Haplosporidium nelsoni (MSX) in Japanese scallops Patinopecten yessoensis (Jay, 1857) from Dalian along the northern coast of the Yellow Sea, China.

The protozoan parasite Haplosporidium nelsoni (MSX) was identified in Japanese scallops Patinopecten yessoensis (Jay, 1857) from Dalian along the northern coast of the Yellow Sea, China by histopathologic examination, polymerase chain reaction (PCR) amplification, and in situ hybridization (ISH) assay. H. nelsoni plasmodia-like structures were identified in the digestive glands of scallops by histologic examination, but no parasite spores were observed. PCR using the Hap-F2, R2 primer pair produced a sequence with 100% homology with the corresponding small subunit rDNA region of H. nelsoni. An ISH assay using the oligonucleotide probe MSX1347 produced a positive reaction with the Japanese scallop parasite. This is the first report of H. nelsoni in P. yessoensis in China.

Scanning electron microscopy and molecular characterization of a new Haplosporidium species (Haplosporidia), a parasite of the marine gastropod Siphonaria pectinata (Mollusca: Gastropoda: Siphonariidae) in the Gulf of Mexico.

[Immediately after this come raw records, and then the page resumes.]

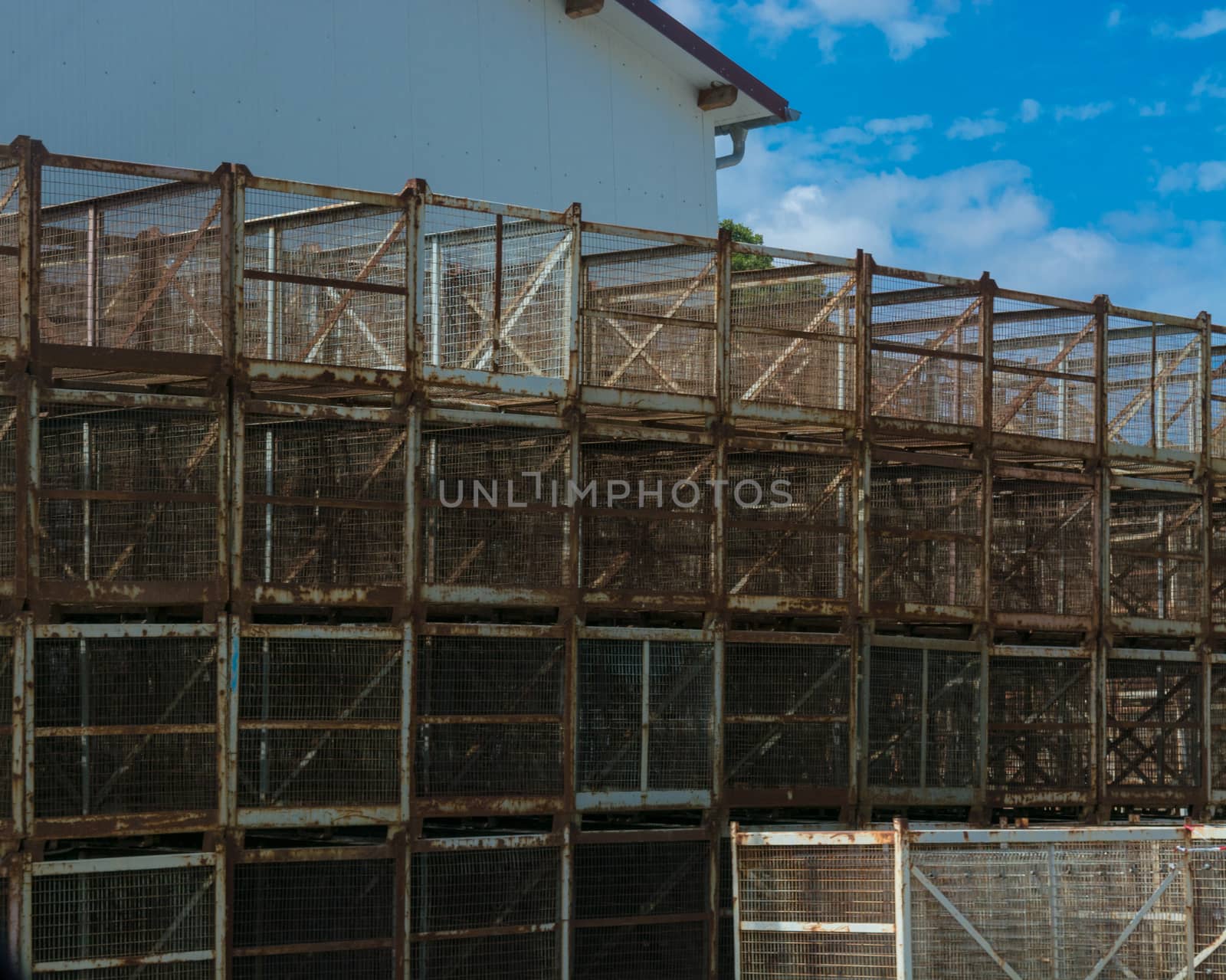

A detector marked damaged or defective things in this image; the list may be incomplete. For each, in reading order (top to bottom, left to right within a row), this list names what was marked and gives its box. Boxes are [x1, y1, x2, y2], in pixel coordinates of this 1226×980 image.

rusted steel frame [873, 291, 985, 415]
rusty metal cage [31, 620, 221, 834]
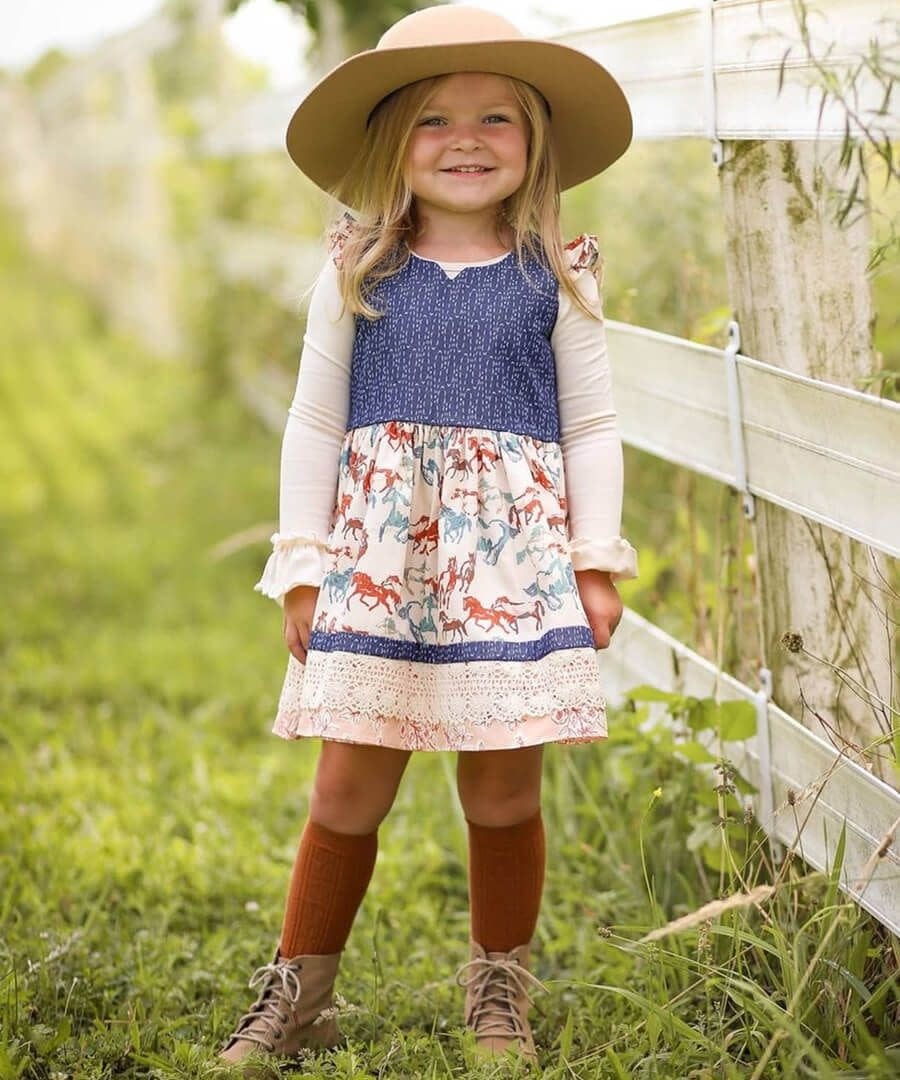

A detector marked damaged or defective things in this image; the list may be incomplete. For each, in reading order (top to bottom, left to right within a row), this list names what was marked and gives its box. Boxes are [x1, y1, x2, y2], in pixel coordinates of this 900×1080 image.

rust cable knit tight [278, 816, 376, 956]
rust cable knit tight [468, 808, 544, 952]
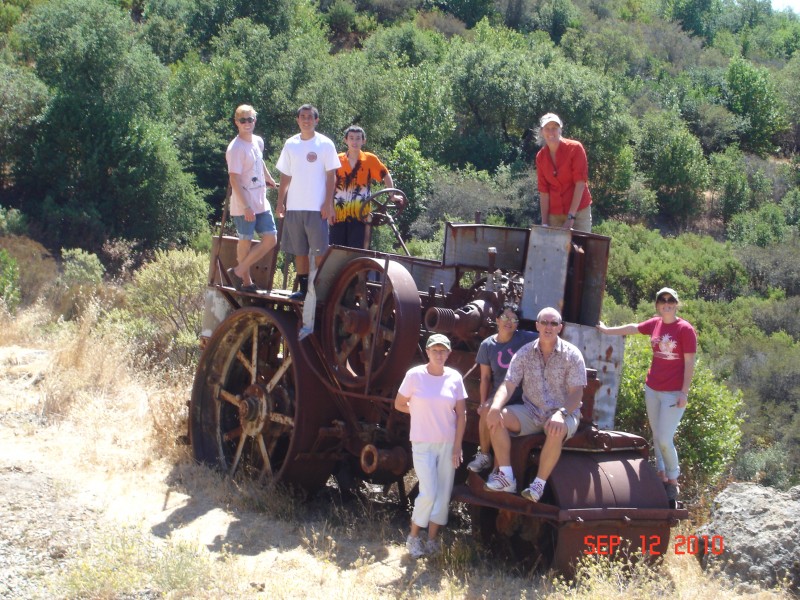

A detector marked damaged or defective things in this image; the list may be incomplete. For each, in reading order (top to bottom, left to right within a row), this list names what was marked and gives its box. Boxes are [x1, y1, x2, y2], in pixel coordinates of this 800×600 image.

rusted steam tractor [192, 193, 688, 576]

Based on scanning electron microscopy and the small subunit ribosomal RNA (SSU rRNA), Haplosporidium tuxtlensis n. sp. (Haplosporidia), a parasite found in the visceral tissues of the false limpet Siphonaria pectinata (Linnaeus, 1758), is described. The spores are ellipsoidal (3.61 ± 0.15 µm × 2.69 ± 0.19 µm), with a circular lid (2.94 ± 0.5 µm) representing the operculum. The spore wall bears filaments occurring singly, or in clusters, of 2 to 8, fusing distally. Phylogenetic relationships of H. tuxtlensis n. sp. were assessed with other described species using the SSU rRNA sequence. Haplosporidium tuxtlensis n. sp. is sister taxon to Haplosporidium pickfordi Barrow, 1961. The morphological characteristics (spore wall structure, shape, size, and filament structure) and the unique host identity corroborate it as a new species. Additionally, this is the first record of Haplosporidia infecting striped false limpets in the Gulf of Mexico.